Boeing was banking on a change in the demographics of the workforce to shove through a concessionary contract. According to Bloomberg.com, in 2005, when 18,500 workers walked out, there were only 37 machinists under the age 30. Now there are 2,300–about 10 percent of the IAM membership in Boeing’s main Everett manufacturing hub–because Boeing has recalled laid-off workers and hired new employees.
While the average machinists salary is about $54,000 a year, more than 4,000 machinists make less than $30,000, according to the union.
The overwhelming strike vote proved management couldn’t buy off newer workers. People like Jun Delos Santos, who makes just over $13 an hour, show why.
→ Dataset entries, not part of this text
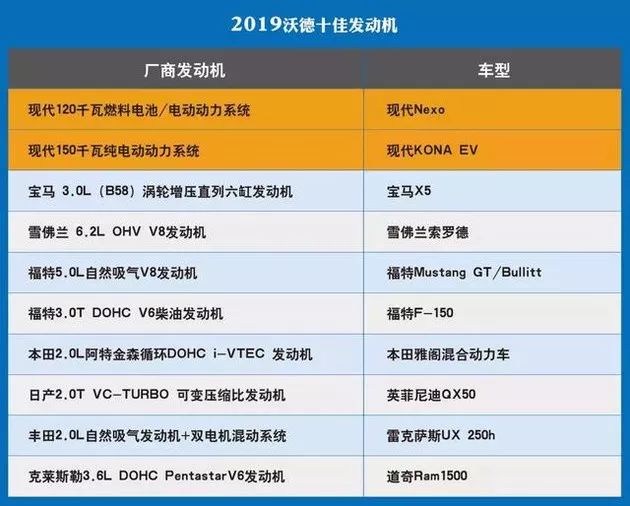 2019沃德十佳发动机

| 厂商发动机 | 车型 |
|---|---|
| 现代120千瓦燃料电池/电动动力系统 | 现代Nexo |
| 现代150千瓦纯电动动力系统 | 现代KONA EV |
| 宝马 3.0L（B58）涡轮增压直列六缸发动机 | 宝马X5 |
| 雪佛兰 6.2L OHV V8发动机 | 雪佛兰索罗德 |
| 福特5.0L自然吸气V8发动机 | 福特Mustang GT/Bullitt |
| 福特3.0T DOHC V6柴油发动机 | 福特F-150 |
| 本田2.0L阿特金森循环DOHC i-VTEC 发动机 | 本田雅阁混合动力车 |
| 日产2.0T VC-TURBO 可变压缩比发动机 | 英菲尼迪QX50 |
| 丰田2.0L自然吸气发动机+双电机混动系统 | 雷克萨斯UX 250h |
| 克莱斯勒3.6L DOHC PentastarV6发动机 | 道奇Ram1500 |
When asked what the biggest single strike issue was for him, he said, “To me, I want to take care of my brothers here at the union who are retiring. I have a friend here who wants to retire, but he can’t because the medical care is too expensive.”
This is the fourth strike by the IAM in the last 20 years–following earlier strikes in 1989, 1995 and 2005–and the seventh in the IAM’s history.
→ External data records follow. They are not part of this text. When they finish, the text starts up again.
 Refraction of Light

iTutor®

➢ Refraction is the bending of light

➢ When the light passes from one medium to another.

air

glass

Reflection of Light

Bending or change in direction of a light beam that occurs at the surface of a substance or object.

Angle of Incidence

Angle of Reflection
This time, the stakes for the IAM–and for the labor movement overall–are higher. In addition to being the world’s second-biggest commercial airplane manufacturer, Boeing is also the Pentagon’s number two military supplier. According to TheStreet.com, Boeing is the largest employer in Washington state and largest exporter in the U.S.
But as powerful as Boeing is–it has $10 billion to try to wait out the strikers–the machinists have the power to take on the company and win. In fact, the IAM arguably has the most leverage it has ever had, thanks to Boeing’s backlog of more than 3,400 aircraft it has orders to build. This eight-year backlog–worth $346 billion in future sales to Boeing–is the biggest in its history.
The company has a backlog of 900 orders, worth $155 billion, for the new 787 Dreamliner alone. According to Business Week, it’s the most anticipated commercial jet in history. However, the 787 is more than 15 months behind schedule. The delay has cost Boeing some $2 billion or more. As a result, a strike could cost the company $120 million a day, or $3 billion a month, as customers’ planes sit idle on the production lines.
Boeing workers have a sense of their power–and the rank and file is as angry as ever. On the day of the strike vote, more than 7,000 machinists marched from the plant in Everett to the IAM hall to vote. At the same time, some 2,000 of the 3,600 machinists from the Renton plant marched and rallied.
At the Everett picket line, Paul Thai, a seven-year veteran who has been laid off twice in the last 10 years, summed up well why the strike was happening. “We build the plane,” he said. “We build the profits for the company–us union members, 27,000 of us to build a plane. We make the profits for the company. They need to give more to us.”